- DATASET EXTRACT:
----------

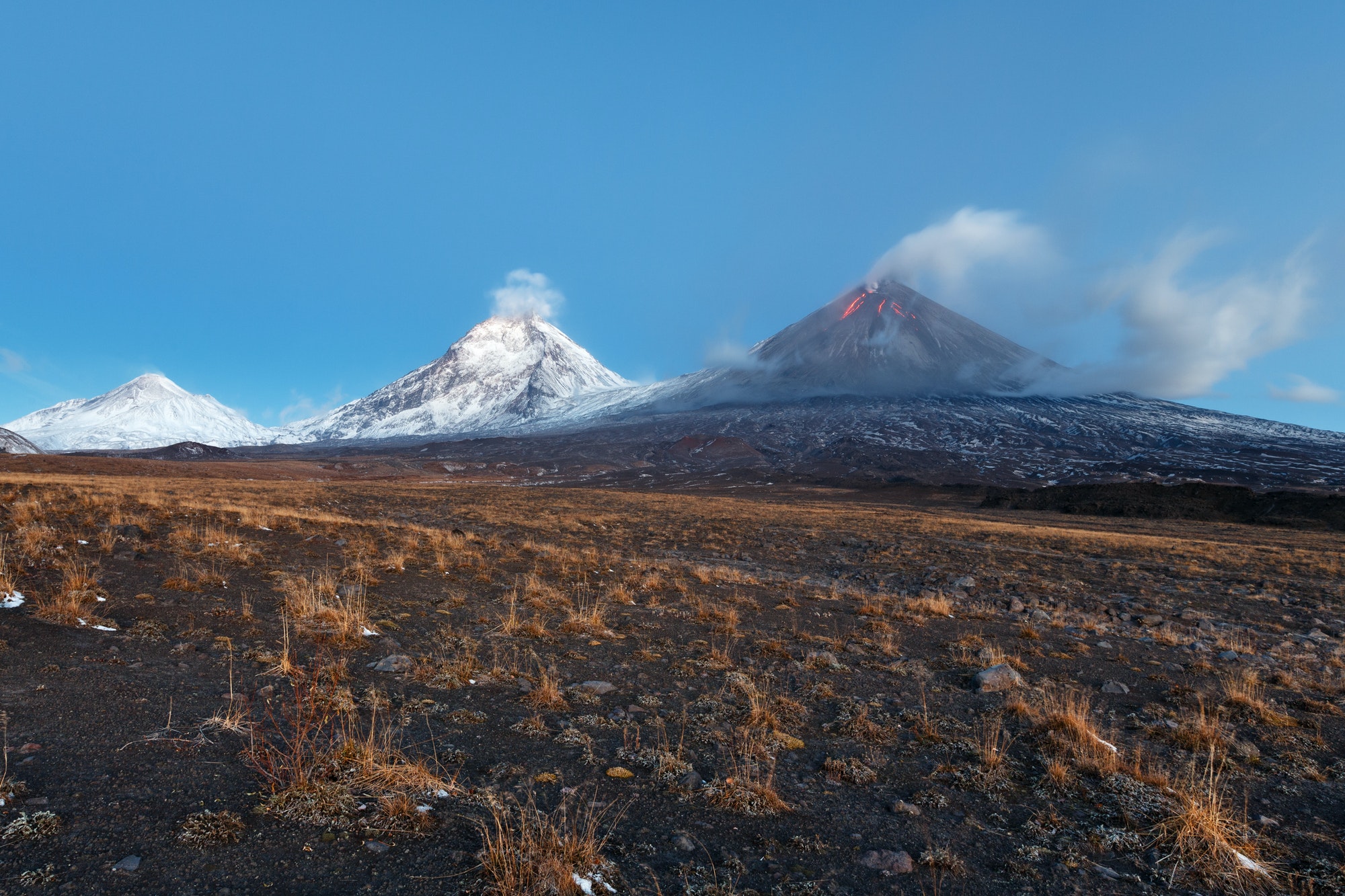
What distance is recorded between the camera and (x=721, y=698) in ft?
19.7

----------

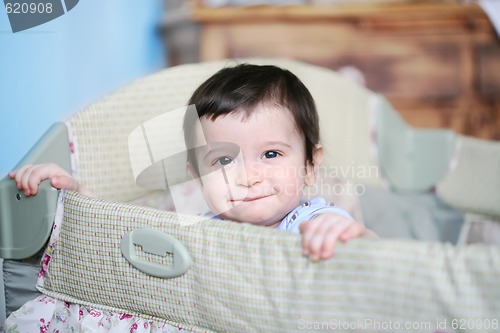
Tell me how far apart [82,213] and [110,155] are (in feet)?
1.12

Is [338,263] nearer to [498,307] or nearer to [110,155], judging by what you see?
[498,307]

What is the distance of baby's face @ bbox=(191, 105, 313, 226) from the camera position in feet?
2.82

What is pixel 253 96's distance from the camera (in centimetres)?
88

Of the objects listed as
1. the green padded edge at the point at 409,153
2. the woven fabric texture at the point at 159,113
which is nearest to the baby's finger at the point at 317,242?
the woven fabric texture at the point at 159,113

----------

- SET PROBLEM:
Pull out each line above that contains the word "feet". Case matters.

- SOLUTION BELOW:
Tell me how far apart [82,213] and [110,155] are (in feet)?
What is the distance of baby's face @ bbox=(191, 105, 313, 226) from the camera position in feet?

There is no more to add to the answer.